The Auvergne-Rhône-Alpes Region launches the “Clairefontaine” of gastronomy

Following on from the French victory in the 2021 Bocuse d’Or competition during the SIRHA food show in Lyon, Laurent WAUQUIEZ today announced the creation of an Auvergne-Rhône-Alpes Centre of Excellence for Gastronomy and the Culinary Trades, which will enable French professionals from these sectors to prepare for international competitions under optimum conditions. This Centre of Excellence will be built in partnership with Institut Paul Bocuse, located in Écully, and the Campus de Groisy in Haute-Savoie.

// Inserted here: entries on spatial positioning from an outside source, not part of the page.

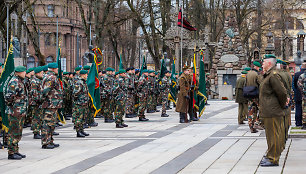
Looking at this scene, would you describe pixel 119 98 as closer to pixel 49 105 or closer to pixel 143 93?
pixel 143 93

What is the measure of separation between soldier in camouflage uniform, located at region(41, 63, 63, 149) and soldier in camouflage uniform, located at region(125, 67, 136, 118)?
7325mm

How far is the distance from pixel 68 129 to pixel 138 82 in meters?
5.04

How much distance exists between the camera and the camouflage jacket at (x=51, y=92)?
1320cm

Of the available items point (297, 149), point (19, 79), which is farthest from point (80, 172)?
point (297, 149)

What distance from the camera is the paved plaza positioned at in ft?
32.8

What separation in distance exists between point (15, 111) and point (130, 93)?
10.6 meters

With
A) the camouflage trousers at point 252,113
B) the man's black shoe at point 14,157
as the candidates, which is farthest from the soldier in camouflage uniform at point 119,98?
the man's black shoe at point 14,157

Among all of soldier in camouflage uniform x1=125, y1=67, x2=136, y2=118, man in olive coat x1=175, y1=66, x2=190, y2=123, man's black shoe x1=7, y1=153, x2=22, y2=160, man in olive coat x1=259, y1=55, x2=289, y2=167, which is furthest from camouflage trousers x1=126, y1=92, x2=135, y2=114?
man in olive coat x1=259, y1=55, x2=289, y2=167

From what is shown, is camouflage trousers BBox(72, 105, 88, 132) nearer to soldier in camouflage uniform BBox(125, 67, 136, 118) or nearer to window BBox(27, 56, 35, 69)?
soldier in camouflage uniform BBox(125, 67, 136, 118)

A CENTre of excellence of the gastronomy …

 

During the presentation of Team France at the Bocuse d’Or competition in 2021, led by Davy TISSOT, Laurent WAUQUIEZ announced that he wanted to create a “Clairefontaine” for gastronomy. On the basis of the observation that French competitors have far inferior preparation conditions to their foreign competitors, the objective of this project is to offer an ideal setting for our French talents by creating a centre specifically devoted to the preparation of major international competitions.

In partnership with Institut Paul Bocuse (Rhône) and the Campus de Groisy (Haute-Savoie), two iconic institutions representing our region’s gastronomic know-how, the Region is proud to announce the creation of an Auvergne-Rhône-Alpes Centre of Excellence for Gastronomy and the Culinary Trades, which it will finance to the tune of 20 million euros.

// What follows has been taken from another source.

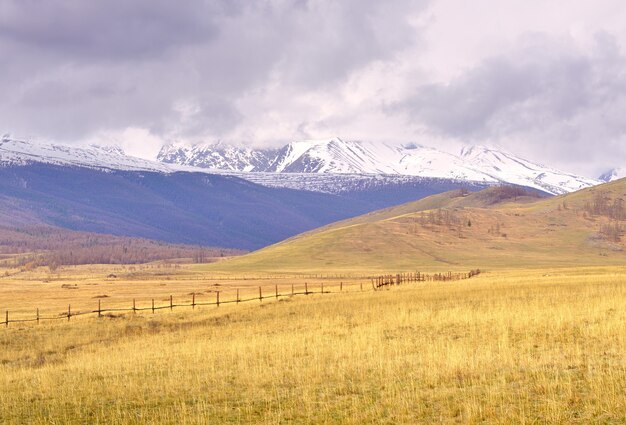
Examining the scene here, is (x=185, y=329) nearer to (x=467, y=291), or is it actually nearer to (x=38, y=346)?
(x=38, y=346)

In practical terms, the Centre will take the form of two campuses. The first, located in Ecully, on a site adjoining the Institut Paul Bocuse campus, will be devoted to the culinary and pastry-making professions. This site will comprise two buildings. The first will house the kitchens, events, logistics and offices. The second will house a 40-bed residence, a sports hall, a bar and a restaurant.

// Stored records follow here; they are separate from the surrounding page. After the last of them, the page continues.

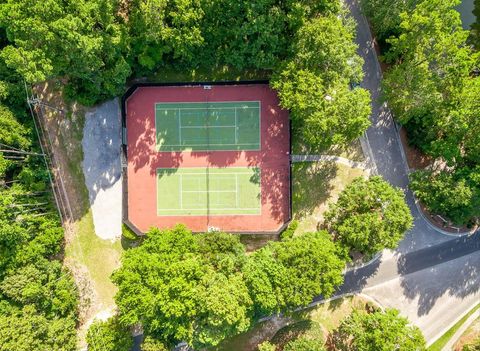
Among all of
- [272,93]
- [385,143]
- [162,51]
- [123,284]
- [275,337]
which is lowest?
[275,337]

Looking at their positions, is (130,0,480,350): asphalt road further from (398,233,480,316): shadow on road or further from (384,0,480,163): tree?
(384,0,480,163): tree

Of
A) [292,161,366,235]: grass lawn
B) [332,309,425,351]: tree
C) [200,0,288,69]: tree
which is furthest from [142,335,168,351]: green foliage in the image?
[200,0,288,69]: tree

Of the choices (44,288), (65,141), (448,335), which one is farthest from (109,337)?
(448,335)

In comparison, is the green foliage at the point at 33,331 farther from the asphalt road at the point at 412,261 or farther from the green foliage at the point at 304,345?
the asphalt road at the point at 412,261

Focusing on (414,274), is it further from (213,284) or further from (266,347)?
(213,284)

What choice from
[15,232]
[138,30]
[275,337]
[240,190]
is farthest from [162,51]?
[275,337]

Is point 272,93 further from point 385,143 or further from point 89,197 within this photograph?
point 89,197

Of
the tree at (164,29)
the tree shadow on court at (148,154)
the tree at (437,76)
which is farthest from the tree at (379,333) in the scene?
the tree at (164,29)

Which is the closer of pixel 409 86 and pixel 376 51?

The second site will be located on the Campus de Groisy and will be devoted to the bakery, butchery, delicatessen, catering, primeur, cheese-making and food service professions. Its construction will allow for the development of laboratories, reception areas, offices and accommodation.

The governance of the Centre will be ensured by an association led by Institut Paul Bocuse and the Campus de Groisy, guaranteeing flexible management and a balance between the two structures. In addition, a Steering Committee will be set up, bringing together representatives from the public sector, industry professionals, and the two project leaders, to define the strategic direction and operational guidelines for the Centre.

… FOR FRENCH CULINARY STANDING

 

By attracting the best talents in France, this leading Centre of Excellence will be a breeding ground for future ambassadors of the know-how and excellence of our country’s gastronomic heritage.

“All over the world, when we think of France, we think of gastronomy. Our traditions, our know-how, our great chefs, make it possible for our country to shine on the international scene. And yet when our best talents take part in major international competitions, they are less well supported and supervised than their competitors.  This is unthinkable and does not live up to the expectations of the successors of Paul Bocuse and Joël Robuchon. By creating this Centre of Excellence, we are going to set up a veritable Clairefontaine of gastronomy allowing our chefs to prepare and train under the best possible conditions. When we discussed this project with Davy TISSOT, it was obvious to me that this Centre should be located in Auvergne-Rhône-Alpes, the leading region for gastronomy. It will soon be a reality thanks to the partnership we have concluded with Institut Paul Bocuse and the Campus de Groisy, two outstanding institutions in our region. It is with great pride that we are launching this project which will allow us to promote the diversity of our traditions and our art of living”, says Laurent WAUQUIEZ, President of the Auvergne-Rhône-Alpes Regional Authority.